Nearly two weeks past its launch date, Telefonica UK (O2) has several live Huawei 5G radio sites providing coverage to London customers, despite listing Nokia and Ericsson as its sole* Radio Access Network (RAN) suppliers.
O2 claims that the sites, perhaps numbering nine or ten based in central London, are left over from a trial that ended in July, and will be swapped out for Nokia kit. It would not provide a time frame for this swapout, nor confirm how many Huawei post-trial sites are currently live.
Trials of 5G RAN equipment from multiple vendors started in January 2019 and finished in July, according to a statement provided by O2 to TMN. The operator announced in July that it had selected Nokia and Ericsson as its 5G RAN suppliers. Commercial operations began in mid-October. Despite that sequence, O2’s commercial launch included live sites from Huawei – three months after the end of the trial.

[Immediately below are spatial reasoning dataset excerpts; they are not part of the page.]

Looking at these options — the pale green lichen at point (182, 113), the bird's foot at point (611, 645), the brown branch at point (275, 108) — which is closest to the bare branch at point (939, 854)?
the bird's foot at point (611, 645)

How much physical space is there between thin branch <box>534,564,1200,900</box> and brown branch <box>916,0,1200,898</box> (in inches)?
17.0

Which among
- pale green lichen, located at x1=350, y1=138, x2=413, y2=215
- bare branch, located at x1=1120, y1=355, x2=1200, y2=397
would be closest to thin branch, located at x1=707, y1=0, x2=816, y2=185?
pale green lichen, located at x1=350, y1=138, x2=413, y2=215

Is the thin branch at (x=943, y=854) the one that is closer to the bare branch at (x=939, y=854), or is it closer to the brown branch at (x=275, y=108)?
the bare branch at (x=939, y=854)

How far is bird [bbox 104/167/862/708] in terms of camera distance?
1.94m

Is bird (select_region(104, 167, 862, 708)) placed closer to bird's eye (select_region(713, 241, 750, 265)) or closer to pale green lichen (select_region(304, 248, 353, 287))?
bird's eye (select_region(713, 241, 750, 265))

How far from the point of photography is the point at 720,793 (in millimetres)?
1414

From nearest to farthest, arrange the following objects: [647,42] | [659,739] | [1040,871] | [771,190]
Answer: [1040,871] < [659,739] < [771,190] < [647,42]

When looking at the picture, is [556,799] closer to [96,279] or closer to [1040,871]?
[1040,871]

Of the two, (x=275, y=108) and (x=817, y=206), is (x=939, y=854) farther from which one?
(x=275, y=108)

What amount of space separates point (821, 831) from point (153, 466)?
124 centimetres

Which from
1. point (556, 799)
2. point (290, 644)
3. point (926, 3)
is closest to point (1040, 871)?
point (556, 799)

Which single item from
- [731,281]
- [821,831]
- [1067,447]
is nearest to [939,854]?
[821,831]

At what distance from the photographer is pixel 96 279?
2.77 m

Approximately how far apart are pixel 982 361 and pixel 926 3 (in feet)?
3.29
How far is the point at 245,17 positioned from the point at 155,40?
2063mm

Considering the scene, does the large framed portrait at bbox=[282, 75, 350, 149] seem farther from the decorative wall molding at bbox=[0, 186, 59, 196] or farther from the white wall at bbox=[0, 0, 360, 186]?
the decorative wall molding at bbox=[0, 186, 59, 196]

TMN has seen a diagram that appears to be an internal Telefonica document laying out the operator’s 5G network architecture at launch. It is titled, “eMBB Initial Launch e2e Network Architecture” and the RAN part of the diagram lists three access vendors (Erisson, Huawei, Nokia) in the radio access layer. That suggests that the sites were always intended to form a part of the commercial launch footprint, notwithstanding their origins as trial sites.
We have also been told by one source that O2 requested an update for commercial General Availability software for the sites as recently as three months ago, although we have been unable to confirm that with O2. If true, this request dates to roughly the time that O2 was announcing it was going ahead only with Nokia and Ericsson.
A statement from O2 said, “In London there are currently a very small number of Huawei sites from that trial, which will be replaced with Nokia kit. These Huawei trial sites have a specific agreement in place for software updates.”
The suspicion is that despite O2’s vendor selection the Huawei kit performed better in a crucial market for O2, and that the operator was reluctant at launch to switch off these sites and lose the performance advantage they delivered. According to three sources who have contacted TMN separately, the Huawei sites provided much better functionality and stability than either Ericsson or Nokia’s equipment.
Additionally, mobile network tech blogger Peter Clarke last week tweeted his own tests of Nokia, Ericsson and Huawei sites in central London – and appeared to be the first to note the live Huawei 5G sites in operation. He is another who is clear that the Huawei sites are providing much better performance than their counterparts – in terms of their technical capability and resulting throughputs, availability and responsiveness.
The use of Huawei in 5G networks is a sensitive topic in UK political and security terms, with a parliamentary committee taking answers on the topic as recently as October 10th. However, there is no ban on the use of Huawei in operators’ 5G RANs, and all operators at the moment operate all or part of their 5G RAN using Huawei radios and antennas.
O2’s statement provided to TMN seemed keen to draw attention to O2’s lack of reliance on Huawei – pointing us to a short July 2018 article in which COO Derek McManus said, “We are the least indebted to that vendor of any operator.”
* UPDATE 31 October: O2 has asked TMN to clarify that O2 has never said that Nokia and Ericsson are its sole RAN vendors. Instead it described them in an email reply to TMN as its Primary RAN partners.
While it is true that O2 has not explicitly said that Ericsson and Nokia are its sole vendor partners for its 5G RAN, the clear implication of its public communications has been that these are the only vendors O2 is working with for its 5G RAN.
Previously TMN was told in an email from O2’s PR agency: “We use a mix of vendors in our network and our partners in this space [5G RAN] are Ericsson and Nokia.” O2’s launch press release said, “O2’s 5G network infrastructure is being rolled out in partnership with Ericsson and Nokia, following a competitive tender earlier this year.”
Nor, as far as TMN is aware, has O2 described Ericsson and Nokia as “Primary RAN Partners” in any official communication, prior to an email sent to TMN yesterday.
Describing Nokia and Ericsson as Primary RAN vendors entails the logical implication that O2 is or will be working with other 5G RAN vendors. O2 has not addressed that point or confirmed if it is currently working with other 5G RAN vendors.
Of course it has stated, as per the story above, that the live Huawei sites it currently has will, at some point, be swapped out for Nokia equipment.